Rows from a spatial reasoning dataset

——

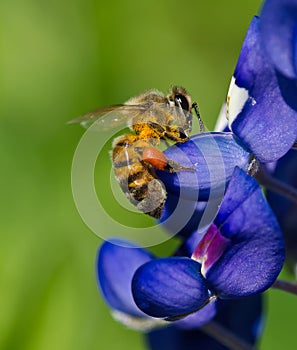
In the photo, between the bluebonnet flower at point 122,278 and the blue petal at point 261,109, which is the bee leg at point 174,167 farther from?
the bluebonnet flower at point 122,278

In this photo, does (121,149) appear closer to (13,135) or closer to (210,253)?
(210,253)

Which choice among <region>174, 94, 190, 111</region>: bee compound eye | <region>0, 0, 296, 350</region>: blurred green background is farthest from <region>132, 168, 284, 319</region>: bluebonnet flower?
<region>0, 0, 296, 350</region>: blurred green background

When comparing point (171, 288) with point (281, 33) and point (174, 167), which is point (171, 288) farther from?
point (281, 33)

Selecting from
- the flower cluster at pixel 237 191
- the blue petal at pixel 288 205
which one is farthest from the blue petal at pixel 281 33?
the blue petal at pixel 288 205

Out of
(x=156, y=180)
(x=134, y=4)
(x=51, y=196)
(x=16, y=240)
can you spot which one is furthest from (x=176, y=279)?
(x=134, y=4)

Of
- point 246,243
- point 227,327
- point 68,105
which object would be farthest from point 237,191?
point 68,105

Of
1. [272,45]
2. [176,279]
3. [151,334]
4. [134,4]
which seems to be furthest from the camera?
[134,4]

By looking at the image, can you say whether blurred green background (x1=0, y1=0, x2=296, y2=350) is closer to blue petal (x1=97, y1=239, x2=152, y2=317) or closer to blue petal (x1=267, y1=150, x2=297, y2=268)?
blue petal (x1=97, y1=239, x2=152, y2=317)
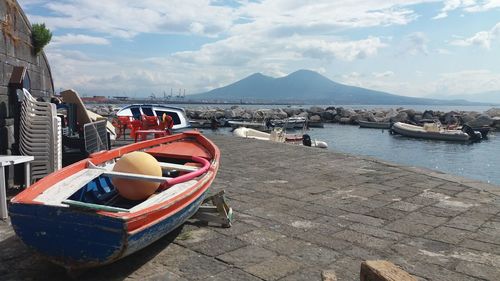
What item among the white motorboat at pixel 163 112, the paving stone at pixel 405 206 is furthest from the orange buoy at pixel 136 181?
the white motorboat at pixel 163 112

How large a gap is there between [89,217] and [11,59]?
449cm

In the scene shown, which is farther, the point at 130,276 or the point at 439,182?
the point at 439,182

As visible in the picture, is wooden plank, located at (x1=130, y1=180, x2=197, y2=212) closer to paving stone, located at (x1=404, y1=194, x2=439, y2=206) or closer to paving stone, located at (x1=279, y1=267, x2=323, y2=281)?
paving stone, located at (x1=279, y1=267, x2=323, y2=281)

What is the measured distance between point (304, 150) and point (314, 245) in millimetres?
A: 6608

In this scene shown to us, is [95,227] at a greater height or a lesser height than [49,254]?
greater

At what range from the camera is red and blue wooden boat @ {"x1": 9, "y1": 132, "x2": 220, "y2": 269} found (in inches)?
103

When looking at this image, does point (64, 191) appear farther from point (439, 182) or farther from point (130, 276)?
point (439, 182)

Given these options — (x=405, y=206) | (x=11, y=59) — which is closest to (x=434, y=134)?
(x=405, y=206)

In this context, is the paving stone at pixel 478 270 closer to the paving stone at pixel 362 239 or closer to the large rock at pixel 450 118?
the paving stone at pixel 362 239

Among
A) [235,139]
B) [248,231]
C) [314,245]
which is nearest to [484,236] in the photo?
[314,245]

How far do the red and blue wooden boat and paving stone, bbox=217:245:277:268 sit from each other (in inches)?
18.8

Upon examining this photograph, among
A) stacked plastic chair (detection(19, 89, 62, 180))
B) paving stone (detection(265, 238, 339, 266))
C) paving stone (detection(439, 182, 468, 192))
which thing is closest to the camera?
paving stone (detection(265, 238, 339, 266))

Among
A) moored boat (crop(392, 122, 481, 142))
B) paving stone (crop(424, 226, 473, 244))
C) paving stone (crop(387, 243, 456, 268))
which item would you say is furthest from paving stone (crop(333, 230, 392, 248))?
moored boat (crop(392, 122, 481, 142))

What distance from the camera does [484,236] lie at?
405 cm
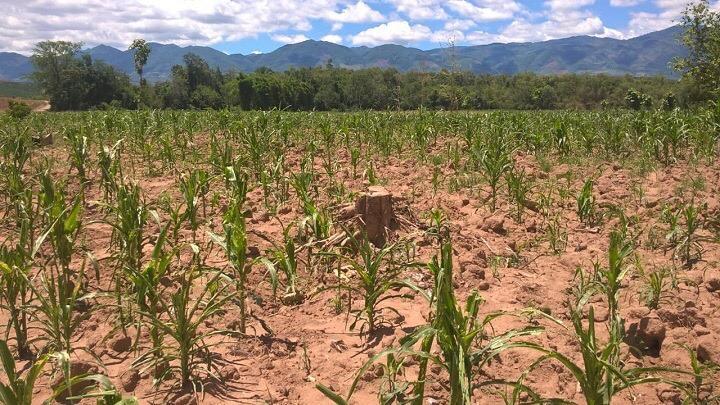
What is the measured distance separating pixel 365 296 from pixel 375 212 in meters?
1.22

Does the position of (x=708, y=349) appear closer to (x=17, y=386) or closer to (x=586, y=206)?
(x=586, y=206)

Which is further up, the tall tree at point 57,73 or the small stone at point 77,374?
the tall tree at point 57,73

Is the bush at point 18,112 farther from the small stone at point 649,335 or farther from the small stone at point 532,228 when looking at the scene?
the small stone at point 649,335

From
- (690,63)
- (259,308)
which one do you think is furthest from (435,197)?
(690,63)

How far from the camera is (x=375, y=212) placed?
3.70m

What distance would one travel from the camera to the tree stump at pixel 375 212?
12.1 ft

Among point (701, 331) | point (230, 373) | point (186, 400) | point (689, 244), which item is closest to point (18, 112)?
point (230, 373)

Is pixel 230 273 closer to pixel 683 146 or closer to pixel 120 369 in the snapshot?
pixel 120 369

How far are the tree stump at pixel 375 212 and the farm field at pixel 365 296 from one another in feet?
0.05

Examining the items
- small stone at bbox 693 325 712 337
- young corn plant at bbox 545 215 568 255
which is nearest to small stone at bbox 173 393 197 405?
small stone at bbox 693 325 712 337

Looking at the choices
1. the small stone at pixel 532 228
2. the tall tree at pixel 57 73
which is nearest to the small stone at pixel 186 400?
the small stone at pixel 532 228

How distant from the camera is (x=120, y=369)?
225cm

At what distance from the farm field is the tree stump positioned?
15 mm

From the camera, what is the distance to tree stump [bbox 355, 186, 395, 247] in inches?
145
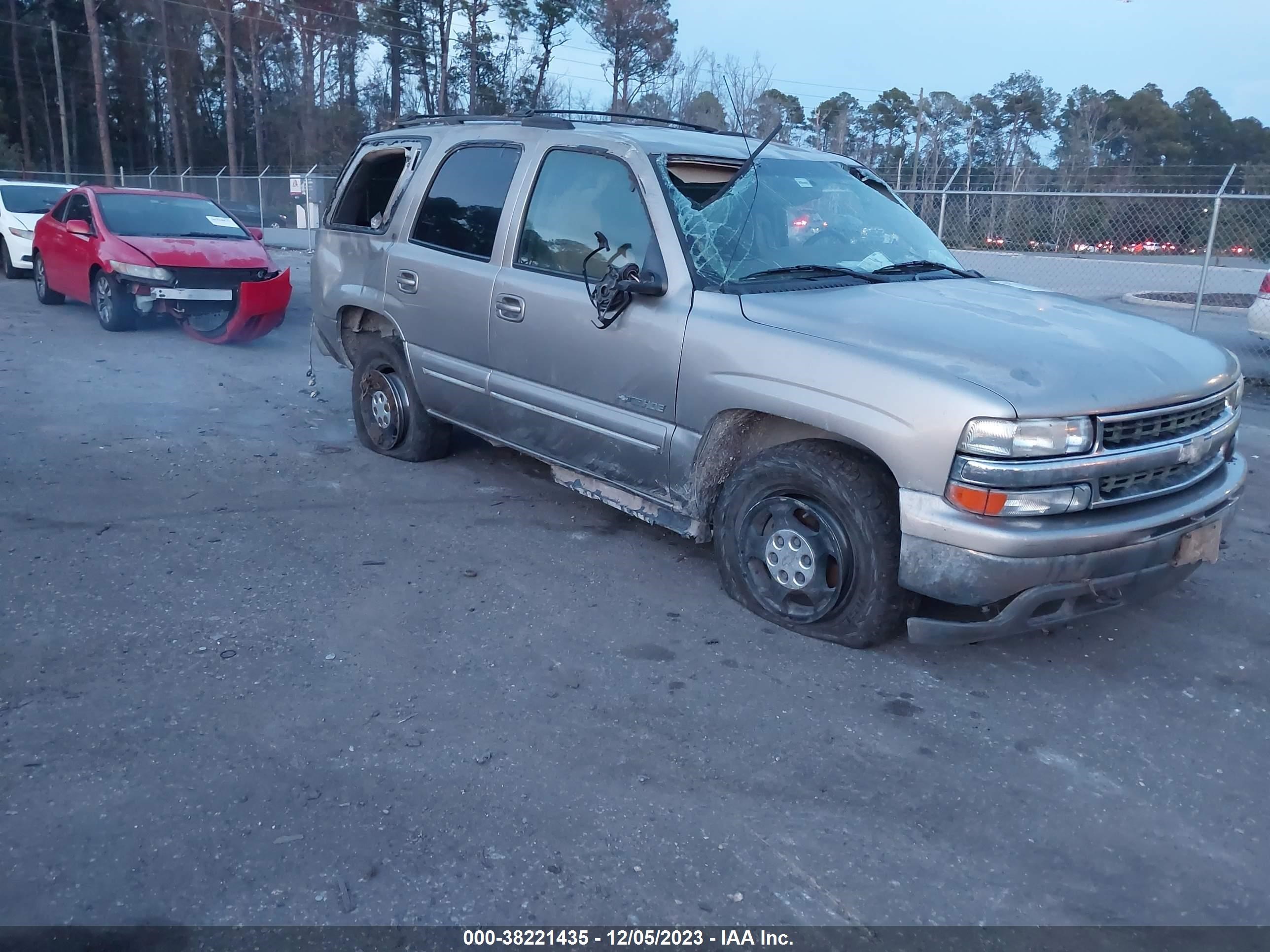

——

#### EXERCISE:
Convert every line of the rows above into a JSON list of strings, one string per line, with blank lines skipped and the pictures left out.

#### OUTPUT:
[
  "In the photo, between the bluebonnet flower at point 122,278 and the blue petal at point 261,109, which is the bee leg at point 174,167 farther from?",
  "the bluebonnet flower at point 122,278",
  "In this photo, does (121,149) appear closer to (13,135) or closer to (210,253)?",
  "(210,253)",
  "Which choice among <region>174, 94, 190, 111</region>: bee compound eye | <region>0, 0, 296, 350</region>: blurred green background is farthest from <region>132, 168, 284, 319</region>: bluebonnet flower?",
  "<region>0, 0, 296, 350</region>: blurred green background",
  "When comparing point (171, 288) with point (281, 33) and point (174, 167), which is point (171, 288) farther from?",
  "point (281, 33)",
  "Selecting from",
  "- the flower cluster at pixel 237 191",
  "- the blue petal at pixel 288 205",
  "which one is farthest from the blue petal at pixel 281 33?",
  "the blue petal at pixel 288 205",
  "Out of",
  "(x=156, y=180)",
  "(x=134, y=4)",
  "(x=51, y=196)",
  "(x=16, y=240)",
  "can you spot which one is furthest from (x=176, y=279)?",
  "(x=134, y=4)",
  "Of",
  "- point 246,243",
  "- point 227,327",
  "- point 68,105",
  "which object would be farthest from point 237,191?",
  "point 68,105",
  "Of",
  "1. [272,45]",
  "2. [176,279]",
  "3. [151,334]",
  "4. [134,4]",
  "which seems to be furthest from the camera?",
  "[134,4]",
  "By looking at the image, can you say whether blurred green background (x1=0, y1=0, x2=296, y2=350) is closer to blue petal (x1=97, y1=239, x2=152, y2=317) or closer to blue petal (x1=267, y1=150, x2=297, y2=268)?",
  "blue petal (x1=97, y1=239, x2=152, y2=317)",
  "What item among the white motorboat at pixel 163 112, the paving stone at pixel 405 206 is furthest from the orange buoy at pixel 136 181?",
  "the white motorboat at pixel 163 112",
  "How large a gap is there between [89,217] and [11,59]?",
  "449cm",
  "In the scene shown, which is farther, the point at 130,276 or the point at 439,182?",
  "the point at 439,182",
  "As visible in the picture, is wooden plank, located at (x1=130, y1=180, x2=197, y2=212) closer to paving stone, located at (x1=404, y1=194, x2=439, y2=206) or closer to paving stone, located at (x1=279, y1=267, x2=323, y2=281)?",
  "paving stone, located at (x1=279, y1=267, x2=323, y2=281)",
  "What is the measured distance between point (304, 150) and point (314, 245) in millimetres?",
  "A: 6608",
  "In this scene shown to us, is [95,227] at a greater height or a lesser height than [49,254]?",
  "greater",
  "At what range from the camera is red and blue wooden boat @ {\"x1\": 9, \"y1\": 132, \"x2\": 220, \"y2\": 269} found (in inches)?",
  "103",
  "When looking at this image, does point (64, 191) appear farther from point (439, 182) or farther from point (130, 276)?",
  "point (439, 182)",
  "Given these options — (x=405, y=206) | (x=11, y=59) — which is closest to (x=434, y=134)?",
  "(x=405, y=206)",
  "In this context, is the paving stone at pixel 478 270 closer to the paving stone at pixel 362 239 or closer to the large rock at pixel 450 118?",
  "the paving stone at pixel 362 239",
  "Among",
  "A) [235,139]",
  "B) [248,231]",
  "C) [314,245]",
  "which is nearest to [484,236] in the photo?",
  "[314,245]",
  "How far do the red and blue wooden boat and paving stone, bbox=217:245:277:268 sit from each other (in inches)?",
  "18.8",
  "Upon examining this photograph, among",
  "A) stacked plastic chair (detection(19, 89, 62, 180))",
  "B) paving stone (detection(265, 238, 339, 266))",
  "C) paving stone (detection(439, 182, 468, 192))",
  "which thing is closest to the camera?",
  "paving stone (detection(265, 238, 339, 266))",
  "Among",
  "A) moored boat (crop(392, 122, 481, 142))",
  "B) paving stone (crop(424, 226, 473, 244))",
  "C) paving stone (crop(387, 243, 456, 268))",
  "which item would you say is furthest from paving stone (crop(333, 230, 392, 248))?",
  "moored boat (crop(392, 122, 481, 142))",
  "What distance from the camera does [484,236] lie at?",
  "405 cm",
  "What is the measured distance separating pixel 365 296 from pixel 375 212 in meters?",
  "1.22",
  "Does the position of (x=708, y=349) appear closer to (x=17, y=386) or closer to (x=586, y=206)?",
  "(x=586, y=206)",
  "Which is further up, the tall tree at point 57,73 or the small stone at point 77,374?",
  "the tall tree at point 57,73",
  "Is the bush at point 18,112 farther from the small stone at point 649,335 or farther from the small stone at point 532,228 when looking at the scene?",
  "the small stone at point 649,335",
  "From",
  "- (690,63)",
  "- (259,308)",
  "which one do you think is furthest from (435,197)?",
  "(690,63)",
  "How far from the camera is (x=375, y=212) placed?",
  "3.70m",
  "What distance would one travel from the camera to the tree stump at pixel 375 212?",
  "12.1 ft",
  "Among point (701, 331) | point (230, 373) | point (186, 400) | point (689, 244), which item is closest to point (18, 112)?",
  "point (230, 373)",
  "Is pixel 230 273 closer to pixel 683 146 or closer to pixel 120 369 in the snapshot?",
  "pixel 120 369",
  "How far are the tree stump at pixel 375 212 and the farm field at pixel 365 296 from one another in feet?",
  "0.05",
  "Examining the items",
  "- small stone at bbox 693 325 712 337",
  "- young corn plant at bbox 545 215 568 255",
  "which is nearest to small stone at bbox 173 393 197 405?",
  "small stone at bbox 693 325 712 337",
  "Looking at the choices",
  "1. the small stone at pixel 532 228",
  "2. the tall tree at pixel 57 73",
  "which is nearest to the small stone at pixel 186 400?",
  "the small stone at pixel 532 228",
  "How distant from the camera is (x=120, y=369)?",
  "225cm",
  "At what distance from the farm field is the tree stump positioned?",
  "15 mm",
  "From the camera, what is the distance to tree stump [bbox 355, 186, 395, 247] in inches?",
  "145"
]